Introduction: Central diabetes insipidus is a rare, chronic disease characterized by polyuria and polydipsia due to a partial or total vasopressin deficiency (hypothalamic neurohypophysial system damage). The aetiology can be familial (autosomal dominant inheritance, X-linked recessive traits; mutation of the vasopressin neurophysin II genes), secondary (tumours, infections, infiltrative diseases, trauma, vascular lesions) and idiopathic (1030%).

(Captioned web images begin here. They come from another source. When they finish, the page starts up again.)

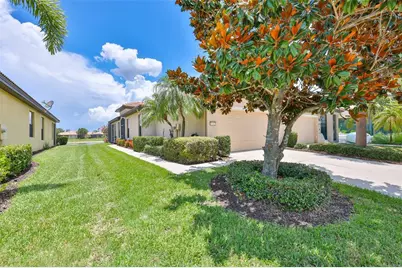5532 Sunset Falls Drive, Apollo Beach, FL 33572 - Photo 43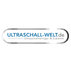 Ultraschall-Welt.de
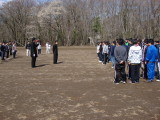 img0560.jpg
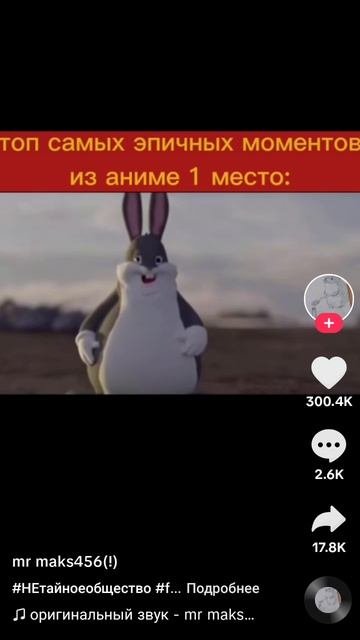 1000010218.mp4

Case report: We present the case of a 24 year-old female who presented in our clinic for a polydipsia- polyuria syndrome (10 l per day) with a sudden onset 3 months prior her admission. She had a family history of Hashimoto thyroiditis and Diabetes Mellitus type 1, and a personal history of Hashimoto thyroiditis with hypothyroidism for which she had been taking treatment with L-thyroxine for almost 1 year. Physical examination: overweight (BMI 28 kg/m2), blood pressure 120/95 mm/Hg, heart rate 108 bpm, no signs or symptoms of pulmonary disease. She had no modifications in circadian rhythm or appetite, normal menstrual cycle, no history of head trauma, pregnancy or childbirth. Lab tests: routine investigations and inflammatory markers were normal, endocrinological testing revealed a normal anterior pituitary function and a balanced hypothyroidism substitution (TSH=3.01 μIU/ml, fT4=1.47 ng/dl). The water deprivation test and ADH value when the test ended (<1 ng/l) were suggestive for central diabetes insipidus. Hypothalamic-pituitary MRI with contrast showed no pathological modifications except for the absence of the physiological posterior pituitary bright spot. The patient received long-term oral desmopressin treatment and her fluid intake and output normalised.

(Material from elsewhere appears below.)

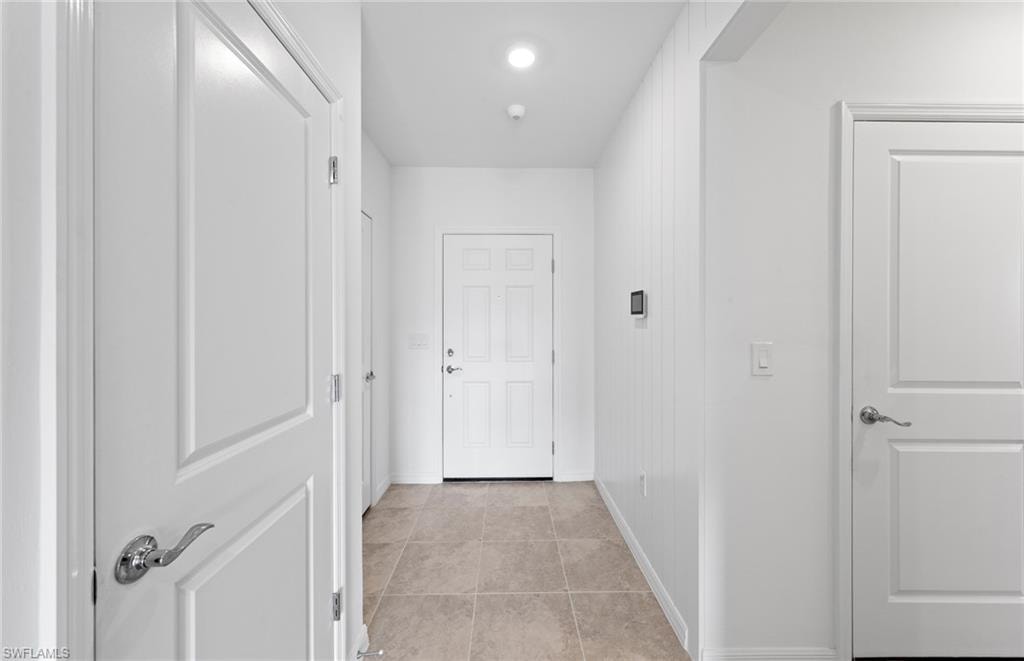 Photos are of furnished model. Homes may vary.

Conclusion: Central Diabetes Insipidus is rare chronic disease, even rarer in the case of young adults. When no familial or secondary cause of vasopressin deficiency is feasible, vascular lesions and autoimmune processes must be taken in consideration before labelling it as idiopathic. In this particular case, given the personal and familial history of autoimmune diseases, despite the non-suggestive MRI findings, anti-pituitary and vasopressin-cell autoantibodies should be determined as an attempt to look even further and truly define a diagnosis.